***** MATERIAL PROVIDED *****
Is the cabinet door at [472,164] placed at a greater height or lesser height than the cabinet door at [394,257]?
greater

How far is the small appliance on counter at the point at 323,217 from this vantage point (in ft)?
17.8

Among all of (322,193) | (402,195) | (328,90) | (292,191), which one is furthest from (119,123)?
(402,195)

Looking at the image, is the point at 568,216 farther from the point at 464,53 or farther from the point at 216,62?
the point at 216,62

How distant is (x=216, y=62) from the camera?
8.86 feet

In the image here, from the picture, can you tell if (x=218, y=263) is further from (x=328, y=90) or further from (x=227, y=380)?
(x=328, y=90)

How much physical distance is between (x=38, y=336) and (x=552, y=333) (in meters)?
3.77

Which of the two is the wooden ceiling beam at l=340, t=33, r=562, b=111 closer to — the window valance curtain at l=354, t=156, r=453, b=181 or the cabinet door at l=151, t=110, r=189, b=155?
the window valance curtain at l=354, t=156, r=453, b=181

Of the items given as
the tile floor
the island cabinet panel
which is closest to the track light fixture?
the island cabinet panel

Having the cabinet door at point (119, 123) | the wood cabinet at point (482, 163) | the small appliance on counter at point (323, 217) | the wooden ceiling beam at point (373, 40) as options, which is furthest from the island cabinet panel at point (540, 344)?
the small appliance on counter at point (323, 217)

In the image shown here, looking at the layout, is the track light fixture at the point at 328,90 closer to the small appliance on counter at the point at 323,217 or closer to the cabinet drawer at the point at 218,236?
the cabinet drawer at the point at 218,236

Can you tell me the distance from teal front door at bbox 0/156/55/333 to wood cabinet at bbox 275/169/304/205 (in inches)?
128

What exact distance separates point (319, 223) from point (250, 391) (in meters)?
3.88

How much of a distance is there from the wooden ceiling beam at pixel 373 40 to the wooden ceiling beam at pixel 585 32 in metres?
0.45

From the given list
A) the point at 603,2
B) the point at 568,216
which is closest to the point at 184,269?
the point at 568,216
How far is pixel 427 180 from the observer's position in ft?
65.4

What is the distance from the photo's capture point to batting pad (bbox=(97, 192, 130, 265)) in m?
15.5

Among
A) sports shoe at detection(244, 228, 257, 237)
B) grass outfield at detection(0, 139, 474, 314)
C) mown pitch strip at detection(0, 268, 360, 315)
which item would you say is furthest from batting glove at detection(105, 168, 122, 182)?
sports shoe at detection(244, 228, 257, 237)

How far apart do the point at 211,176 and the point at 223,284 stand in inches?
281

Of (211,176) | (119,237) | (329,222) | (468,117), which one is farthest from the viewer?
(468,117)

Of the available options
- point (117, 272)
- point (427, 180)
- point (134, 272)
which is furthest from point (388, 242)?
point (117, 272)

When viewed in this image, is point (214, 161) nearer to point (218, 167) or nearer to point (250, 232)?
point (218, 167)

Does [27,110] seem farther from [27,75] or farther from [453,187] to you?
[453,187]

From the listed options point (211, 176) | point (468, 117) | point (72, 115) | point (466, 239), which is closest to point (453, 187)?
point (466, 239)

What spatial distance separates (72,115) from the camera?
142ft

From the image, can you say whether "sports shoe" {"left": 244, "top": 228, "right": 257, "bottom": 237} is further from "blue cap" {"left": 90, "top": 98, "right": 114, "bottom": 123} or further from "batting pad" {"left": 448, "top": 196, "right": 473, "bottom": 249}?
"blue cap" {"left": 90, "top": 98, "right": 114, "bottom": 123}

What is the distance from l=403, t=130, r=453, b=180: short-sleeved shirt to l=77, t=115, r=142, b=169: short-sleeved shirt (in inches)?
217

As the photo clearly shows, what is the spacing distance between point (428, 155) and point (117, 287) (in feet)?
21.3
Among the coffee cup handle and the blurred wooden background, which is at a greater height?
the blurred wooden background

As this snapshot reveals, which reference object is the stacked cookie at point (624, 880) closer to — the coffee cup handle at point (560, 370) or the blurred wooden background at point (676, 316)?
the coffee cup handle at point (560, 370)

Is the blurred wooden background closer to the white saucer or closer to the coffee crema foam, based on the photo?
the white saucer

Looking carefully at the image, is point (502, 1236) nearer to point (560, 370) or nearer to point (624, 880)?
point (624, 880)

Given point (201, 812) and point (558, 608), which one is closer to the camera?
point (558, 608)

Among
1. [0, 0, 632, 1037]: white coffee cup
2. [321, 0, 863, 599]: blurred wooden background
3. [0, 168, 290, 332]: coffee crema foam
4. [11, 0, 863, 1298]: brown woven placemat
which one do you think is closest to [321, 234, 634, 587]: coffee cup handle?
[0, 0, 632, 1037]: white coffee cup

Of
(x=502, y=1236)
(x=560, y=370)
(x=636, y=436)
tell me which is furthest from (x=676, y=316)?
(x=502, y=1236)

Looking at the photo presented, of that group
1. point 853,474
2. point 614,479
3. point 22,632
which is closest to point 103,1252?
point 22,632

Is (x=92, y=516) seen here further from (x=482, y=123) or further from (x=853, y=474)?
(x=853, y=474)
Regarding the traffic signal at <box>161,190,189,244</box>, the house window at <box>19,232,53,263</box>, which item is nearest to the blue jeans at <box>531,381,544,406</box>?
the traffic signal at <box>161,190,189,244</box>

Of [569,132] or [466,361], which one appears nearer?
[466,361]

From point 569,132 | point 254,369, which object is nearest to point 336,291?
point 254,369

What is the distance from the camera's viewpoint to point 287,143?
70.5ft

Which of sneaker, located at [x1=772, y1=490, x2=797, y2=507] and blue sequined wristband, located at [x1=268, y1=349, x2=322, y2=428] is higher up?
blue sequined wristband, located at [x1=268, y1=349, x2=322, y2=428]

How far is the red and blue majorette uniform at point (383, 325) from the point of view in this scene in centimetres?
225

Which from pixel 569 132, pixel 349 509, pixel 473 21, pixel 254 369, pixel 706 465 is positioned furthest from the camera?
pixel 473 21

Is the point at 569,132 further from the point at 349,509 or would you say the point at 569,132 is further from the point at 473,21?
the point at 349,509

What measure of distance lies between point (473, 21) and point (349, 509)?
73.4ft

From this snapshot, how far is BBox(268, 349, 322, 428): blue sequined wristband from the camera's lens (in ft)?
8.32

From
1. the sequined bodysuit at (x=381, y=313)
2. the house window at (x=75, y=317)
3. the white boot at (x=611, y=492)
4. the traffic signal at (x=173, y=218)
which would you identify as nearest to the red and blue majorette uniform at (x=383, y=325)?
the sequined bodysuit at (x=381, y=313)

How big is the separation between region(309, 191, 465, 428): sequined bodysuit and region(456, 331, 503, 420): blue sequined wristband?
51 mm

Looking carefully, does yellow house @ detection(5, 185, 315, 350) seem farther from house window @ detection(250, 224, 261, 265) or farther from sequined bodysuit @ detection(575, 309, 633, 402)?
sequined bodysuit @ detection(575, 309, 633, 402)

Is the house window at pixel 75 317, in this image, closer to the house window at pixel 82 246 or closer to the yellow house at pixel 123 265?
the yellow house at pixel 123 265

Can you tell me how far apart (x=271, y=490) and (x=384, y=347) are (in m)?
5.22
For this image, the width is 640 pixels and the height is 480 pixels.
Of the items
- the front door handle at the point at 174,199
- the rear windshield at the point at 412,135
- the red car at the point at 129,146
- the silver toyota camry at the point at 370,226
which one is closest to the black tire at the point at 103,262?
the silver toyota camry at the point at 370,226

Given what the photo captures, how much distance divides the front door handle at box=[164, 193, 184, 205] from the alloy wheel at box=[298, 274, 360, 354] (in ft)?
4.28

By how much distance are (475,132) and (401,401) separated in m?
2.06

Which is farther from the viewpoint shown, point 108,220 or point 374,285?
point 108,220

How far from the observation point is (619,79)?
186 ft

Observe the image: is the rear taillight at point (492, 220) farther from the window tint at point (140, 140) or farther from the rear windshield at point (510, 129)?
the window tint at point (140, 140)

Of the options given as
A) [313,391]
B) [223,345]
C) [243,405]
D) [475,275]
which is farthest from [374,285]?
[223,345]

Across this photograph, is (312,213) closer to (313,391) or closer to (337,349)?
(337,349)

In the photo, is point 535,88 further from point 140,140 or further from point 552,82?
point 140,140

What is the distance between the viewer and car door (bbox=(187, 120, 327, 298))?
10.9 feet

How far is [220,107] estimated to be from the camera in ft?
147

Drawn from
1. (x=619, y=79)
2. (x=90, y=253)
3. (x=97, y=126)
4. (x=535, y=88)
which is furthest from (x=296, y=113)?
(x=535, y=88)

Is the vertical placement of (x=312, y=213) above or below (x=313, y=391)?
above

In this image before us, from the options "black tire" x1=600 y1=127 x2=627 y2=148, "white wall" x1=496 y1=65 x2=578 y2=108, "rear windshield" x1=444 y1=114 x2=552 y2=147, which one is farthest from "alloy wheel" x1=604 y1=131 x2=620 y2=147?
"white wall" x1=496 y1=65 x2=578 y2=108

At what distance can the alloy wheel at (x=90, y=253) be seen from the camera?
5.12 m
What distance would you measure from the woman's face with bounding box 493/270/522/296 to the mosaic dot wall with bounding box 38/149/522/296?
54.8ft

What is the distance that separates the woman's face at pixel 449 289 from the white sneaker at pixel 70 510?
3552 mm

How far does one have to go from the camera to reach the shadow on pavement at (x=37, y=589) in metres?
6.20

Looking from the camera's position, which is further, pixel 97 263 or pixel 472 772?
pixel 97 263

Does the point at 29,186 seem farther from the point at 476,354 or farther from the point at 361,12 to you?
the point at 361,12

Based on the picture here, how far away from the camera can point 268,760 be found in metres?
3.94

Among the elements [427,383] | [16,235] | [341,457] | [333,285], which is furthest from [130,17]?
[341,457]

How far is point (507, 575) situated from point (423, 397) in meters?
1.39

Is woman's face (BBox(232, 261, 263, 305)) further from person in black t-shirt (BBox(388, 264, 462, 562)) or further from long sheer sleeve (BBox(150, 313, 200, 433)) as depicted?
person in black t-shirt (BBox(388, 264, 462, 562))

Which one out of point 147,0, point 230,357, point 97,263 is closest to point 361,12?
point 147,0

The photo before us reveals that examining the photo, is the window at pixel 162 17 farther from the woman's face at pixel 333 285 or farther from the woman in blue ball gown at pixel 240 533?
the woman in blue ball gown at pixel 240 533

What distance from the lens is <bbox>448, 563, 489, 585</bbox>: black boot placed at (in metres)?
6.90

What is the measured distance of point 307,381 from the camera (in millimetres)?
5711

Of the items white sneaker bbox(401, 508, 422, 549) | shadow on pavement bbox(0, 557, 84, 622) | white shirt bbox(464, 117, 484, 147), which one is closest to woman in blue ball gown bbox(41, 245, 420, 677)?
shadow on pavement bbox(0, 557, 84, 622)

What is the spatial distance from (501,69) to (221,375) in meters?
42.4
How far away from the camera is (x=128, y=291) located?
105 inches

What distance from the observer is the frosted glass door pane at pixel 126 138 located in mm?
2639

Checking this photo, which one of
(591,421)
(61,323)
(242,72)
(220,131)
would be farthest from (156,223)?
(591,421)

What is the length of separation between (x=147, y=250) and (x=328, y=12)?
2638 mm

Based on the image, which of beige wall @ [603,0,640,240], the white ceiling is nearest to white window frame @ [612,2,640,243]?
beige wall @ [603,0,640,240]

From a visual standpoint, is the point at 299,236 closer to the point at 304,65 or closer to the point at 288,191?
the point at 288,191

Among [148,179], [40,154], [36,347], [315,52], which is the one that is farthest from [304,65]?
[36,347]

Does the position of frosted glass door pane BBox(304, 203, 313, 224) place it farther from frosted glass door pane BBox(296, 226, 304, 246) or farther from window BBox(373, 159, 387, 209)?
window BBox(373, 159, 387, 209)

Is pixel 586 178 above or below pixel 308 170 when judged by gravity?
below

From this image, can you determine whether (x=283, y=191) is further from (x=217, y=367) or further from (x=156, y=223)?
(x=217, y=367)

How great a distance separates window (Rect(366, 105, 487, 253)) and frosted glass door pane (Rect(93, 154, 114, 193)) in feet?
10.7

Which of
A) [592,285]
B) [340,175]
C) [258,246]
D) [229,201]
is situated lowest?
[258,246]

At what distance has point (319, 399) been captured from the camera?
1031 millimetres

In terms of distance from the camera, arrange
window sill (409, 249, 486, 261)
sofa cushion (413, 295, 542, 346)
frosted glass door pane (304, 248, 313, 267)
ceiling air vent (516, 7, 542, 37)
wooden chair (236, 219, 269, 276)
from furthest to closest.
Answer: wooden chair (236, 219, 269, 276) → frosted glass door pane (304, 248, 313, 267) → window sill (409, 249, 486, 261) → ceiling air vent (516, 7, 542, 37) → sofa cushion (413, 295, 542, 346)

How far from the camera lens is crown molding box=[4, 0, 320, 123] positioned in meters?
*****
Please convert the stretch of the material above, from the line containing "From a visual" through the end of the material, into a numbered list with blank lines left out.

1. From a visual standpoint, is the point at 299,236 closer to the point at 304,65 or closer to the point at 288,191?
2. the point at 288,191
3. Among [148,179], [40,154], [36,347], [315,52], which is the one that is farthest from [304,65]?
4. [36,347]
5. Does the position of frosted glass door pane BBox(304, 203, 313, 224) place it farther from frosted glass door pane BBox(296, 226, 304, 246) or farther from window BBox(373, 159, 387, 209)?
6. window BBox(373, 159, 387, 209)
7. Is pixel 586 178 above or below pixel 308 170 when judged by gravity?
8. below
9. From this image, can you determine whether (x=283, y=191) is further from (x=217, y=367) or further from (x=156, y=223)?
10. (x=217, y=367)
11. How great a distance separates window (Rect(366, 105, 487, 253)) and frosted glass door pane (Rect(93, 154, 114, 193)) in feet?
12. 10.7
13. Which of
14. A) [592,285]
15. B) [340,175]
16. C) [258,246]
17. D) [229,201]
18. is situated lowest?
19. [258,246]
20. At what distance has point (319, 399) been captured from the camera?
21. 1031 millimetres
22. In terms of distance from the camera, arrange
23. window sill (409, 249, 486, 261)
24. sofa cushion (413, 295, 542, 346)
25. frosted glass door pane (304, 248, 313, 267)
26. ceiling air vent (516, 7, 542, 37)
27. wooden chair (236, 219, 269, 276)
28. from furthest to closest.
29. Answer: wooden chair (236, 219, 269, 276) → frosted glass door pane (304, 248, 313, 267) → window sill (409, 249, 486, 261) → ceiling air vent (516, 7, 542, 37) → sofa cushion (413, 295, 542, 346)
30. How far from the camera lens is crown molding box=[4, 0, 320, 123] positioned in meters?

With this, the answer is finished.